** EXCERPTED PASSAGE **
============

AUSTIN (KXAN) — A new order issued Thursday will push back eviction hearings in Travis County until June 1st.
Landlords can still issue notices to vacate to their tenants beginning May 8th, per the County Judge’s order. It has not yet been extended at this time.
This is a confusing time for tenants and landlords alike, who may be under different orders from their county, the state of Texas and even the federal government.
“It’s pretty shocking to them whenever I cite, here’s the statute, here’s what the moratorium says,” said Stuart Campbell, a housing attorney at Legal Aid of Northwest Texas.
Campbell says he’s working with a number of tenants who are dealing with unlawful evictions.
Last week we reported Travis County Justice of the Peace Nicholas Chu signed an order requiring landlords to prove their properties aren’t under federal eviction guidelines created by the CARES Act.
The legislation passed by Congress last month include a 120-day moratorium on evictions and the elimination of late fees for properties where the federal government has a financial interest.
The CARES Act could protect tenants in eligible properties from eviction until August 24.
You can check to verify whether your property falls under federal eviction protections using a database created by The National Low Income Housing Coalition.

============

** DATASET RECORDS **
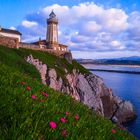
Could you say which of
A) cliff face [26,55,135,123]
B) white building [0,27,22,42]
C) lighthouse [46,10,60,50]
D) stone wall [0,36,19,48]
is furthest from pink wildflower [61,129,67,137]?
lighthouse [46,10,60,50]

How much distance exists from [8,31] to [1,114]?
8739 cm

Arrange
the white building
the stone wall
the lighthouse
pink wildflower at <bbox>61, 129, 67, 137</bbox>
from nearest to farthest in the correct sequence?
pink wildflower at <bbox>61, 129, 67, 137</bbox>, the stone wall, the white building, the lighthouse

============

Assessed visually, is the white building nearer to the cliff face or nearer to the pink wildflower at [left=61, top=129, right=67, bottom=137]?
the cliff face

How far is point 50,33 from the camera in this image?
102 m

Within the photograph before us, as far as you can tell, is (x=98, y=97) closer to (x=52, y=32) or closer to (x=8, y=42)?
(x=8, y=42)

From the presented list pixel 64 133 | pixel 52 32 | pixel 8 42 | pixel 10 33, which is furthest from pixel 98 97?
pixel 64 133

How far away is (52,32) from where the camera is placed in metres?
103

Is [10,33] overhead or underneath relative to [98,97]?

============

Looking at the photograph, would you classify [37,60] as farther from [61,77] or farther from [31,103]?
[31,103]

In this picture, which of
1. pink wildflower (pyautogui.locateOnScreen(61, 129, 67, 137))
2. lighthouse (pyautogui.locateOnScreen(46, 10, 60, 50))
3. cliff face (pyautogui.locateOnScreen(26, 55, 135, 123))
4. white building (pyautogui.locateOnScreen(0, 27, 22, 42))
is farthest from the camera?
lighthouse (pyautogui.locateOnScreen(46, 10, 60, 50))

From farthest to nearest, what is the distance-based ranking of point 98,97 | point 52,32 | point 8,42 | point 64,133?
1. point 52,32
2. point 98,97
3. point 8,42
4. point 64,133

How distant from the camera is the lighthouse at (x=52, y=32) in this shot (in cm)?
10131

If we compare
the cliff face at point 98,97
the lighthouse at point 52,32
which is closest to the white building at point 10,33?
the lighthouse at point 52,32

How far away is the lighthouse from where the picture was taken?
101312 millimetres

============

** WHAT IS BEING ASKED **
List every calendar date, given as a month and day, that appears in the news story about eviction hearings in Travis County. The items above have nothing to do with this.

** SOLUTION FOR THIS TASK **
June 1st, May 8th, August 24